Servings 16 to 20 muffins



  • 1 1/2 cups flour
  • 2 tsp baking powder
  • 1/4 tsp salt
  • 1 cup plain yogurt (I used Chobani)
  • 1 cup sugar
  • 3 eggs
  • zest of 1 orange (1 Tbsp)
  • juice of 1 orange (1/2 cup)
  • 1 tsp orange extract (if you have it)
  • 1/2 cup oil
  • 1 1/4 cup fresh cranberries


  • 1 cup powdered sugar
  • 2 Tbsp orange juice
  • 1 tsp orange zest


  • Combine flour, baking powder, and salt in a bowl.

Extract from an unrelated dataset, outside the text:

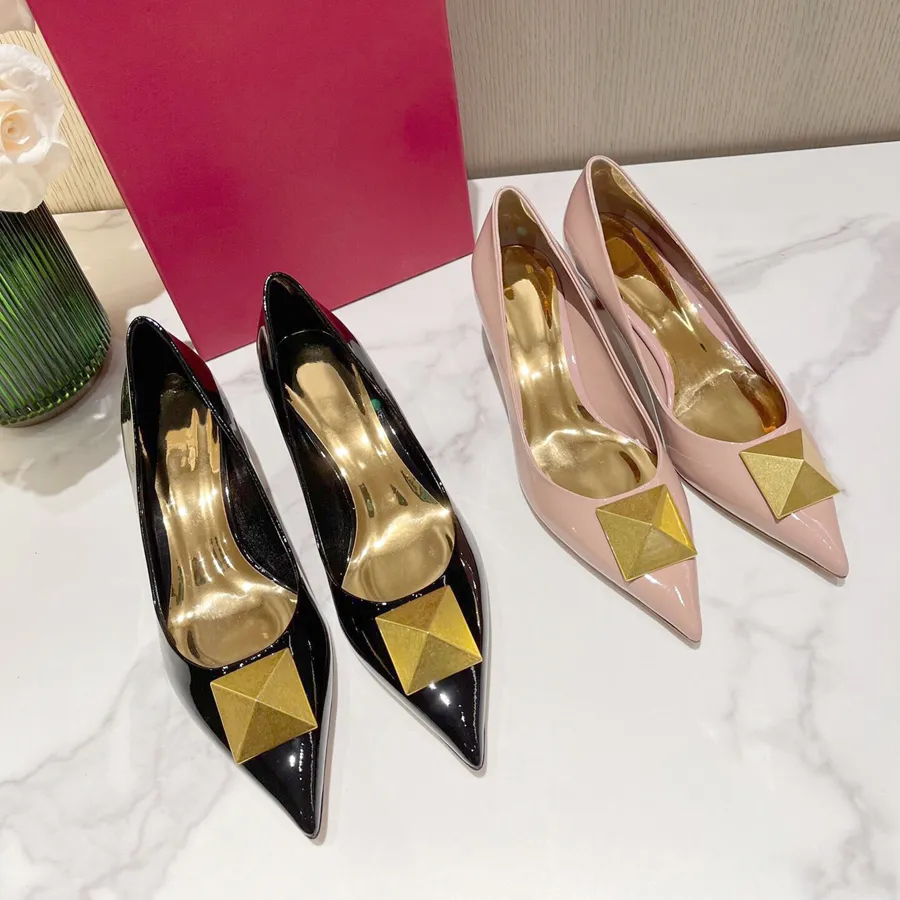 Women s Leather Pointed Toe High Heel Pumps Dress Shoes for Wedding Party Nude Black Size 35 41 8.5CM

  • In a separate bowl, combine the yogurt, sugar, eggs, orange zest and juice, orange extract, and oil. Whisk until smooth. Mix in the flour mixture. Fold in the cranberries.

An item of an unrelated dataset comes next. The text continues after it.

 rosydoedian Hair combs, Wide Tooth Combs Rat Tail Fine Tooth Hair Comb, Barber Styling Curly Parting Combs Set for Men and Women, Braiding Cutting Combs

  • Fill muffin tins with paper cups. Scoop muffin mixture ⅔ full in each cup.
  • Bake at 400 degrees Fahrenheit for 15 to 18 minutes or until the muffin springs back when touched.
  • While muffins bake, prepare glaze by combining the powdered sugar, orange juice, and zest.
  • Allow muffins to cool just slightly, then dip them immediately upside-down into the glaze, scrape off any excess, and allow glaze to set. Store in an airtight container.